The county’s ability to pay for the deputy is not the issue. Corrigan said it was also his belief that the county should not pay for it and adding full-time staff outside the normal budget process is not a good idea.
Oak Creek Police Department officers visit schools in the South Routt School District when possible, but there is no stationed officer in any building. District Superintendent Rim Watson said the district made a one-time $11,000 contribution in the previous budget cycle to support these efforts.
There is no stationed officer at schools in Hayden either, but Hayden Police Chief Greg Tuliszewski said he has several officers trained as resource officers. He said there is not currently space in the department’s budget for a dedicated resource officer and efforts to fund one with grants have been unsuccessful.
“I am not necessarily going to say I am opposed to funding school resource officers,” Redmond said. “I want it to be fair across the board, especially for those other two school districts that are looking at some serious financial hardships with closing of coal mines and power plants.”
After Redmond and Corrigan articulated their opposition to funding another deputy, Wiggins offered another justification for the job.
“Considering the continued issue that we have with school shootings across this nation and violence in our schools, this is not only important to me personally, it is important to me professionally,” Wiggins said. “In my mind you cannot put a price on our kids’ heads.”
A study of 133 school shootings since 1980 by researchers at Hamline University in Minnesota found that having an armed presence in a school, like a resource officer, did not reduce rates of injury. Conversely, the study, published in February, found that the rate of death was significantly higher in schools with armed personnel — 2.8 times more — than those without.

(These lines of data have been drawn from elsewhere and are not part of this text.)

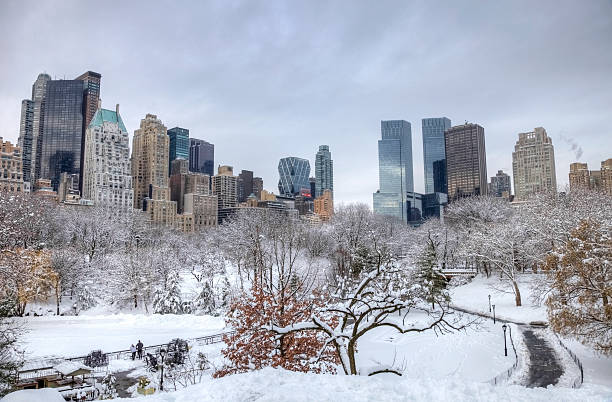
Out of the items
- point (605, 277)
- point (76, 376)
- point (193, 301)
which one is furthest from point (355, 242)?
point (76, 376)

Christensen, chief of police in Steamboat, said in an email that his current school resource officer does provide some deterrence against violence in schools, as police do elsewhere in society, but that the job is about more than just school safety.
“The mission of the (school resource officer) goes well beyond the school shooting example,” Christensen said. “Our program is designed for the (school resource officer) to be a part of a positive learning environment and in partnership with the leadership and staff at the school.”
Wiggins also said the resource officer would be about more than just security, but about meeting the office’s goals when it comes to community policing. He said programs like this could help clear up the misunderstanding between police and society. Sparked by the police murder last year of George Floyd in Minneapolis, the country has seen historic protests against police violence that disproportionately impacts people of color.
“I think it is best if we start young with kids while they are in schools to build those relationships so there is not all this misunderstanding between the law enforcement profession and society, like we are seeing in this day and time,” Wiggins said.
In his proposal, Wiggins said the alternative would be for him to give a Steamboat officer authority to operate in schools in the county. Christensen said he currently has one officer that works in schools and he would need approval from the Steamboat Springs City Council before he could hire another.